It was, in essence, a node about pacing your growth as a programmer.

In that node, I suggested that learning fundamentals was ever so much more important than learning details. The fundamental issue, in this case, is the security implication of untrusted input.

You wrote, "Escaping things yourself is better than nothing, but by and large the ones who know how to do it right also know enough reasons to use placeholders that they do that instead." And I agree. But then again, I'd rather employ someone who knows how to do right and uses placeholders than someone who uses placeholders because they saw an article on a website that told them they should "for security." The former's understanding would be far more valuable than the latter's best practices.

It's all too easy to focus on one or two small details and miss the forest for the trees. Yes, use placeholders. Yes, use tainting. Yes, have your DBA lock down the database to the best of his ability. Yes, use encryption. Yes, take every precaution you can and buy insurance (because you have to assume you're not secure anyway.)

Raw data:

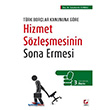 Hizmet Szlemesinin Sona Ermesi Sekin Yaynevi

Exercise tasks:
1. In the passage shown, what does the writer call the fundamental issue in this case?
2. Rewrite the passage shown from "In that node, I" up to and including "latter's best practices.", putting "bind variables" wherever "placeholders" appears.

Task-by-task answers:
1. The security implication of untrusted input.

2.
In that node, I suggested that learning fundamentals was ever so much more important than learning details. The fundamental issue, in this case, is the security implication of untrusted input.

You wrote, "Escaping things yourself is better than nothing, but by and large the ones who know how to do it right also know enough reasons to use bind variables that they do that instead." And I agree. But then again, I'd rather employ someone who knows how to do right and uses bind variables than someone who uses bind variables because they saw an article on a website that told them they should "for security." The former's understanding would be far more valuable than the latter's best practices.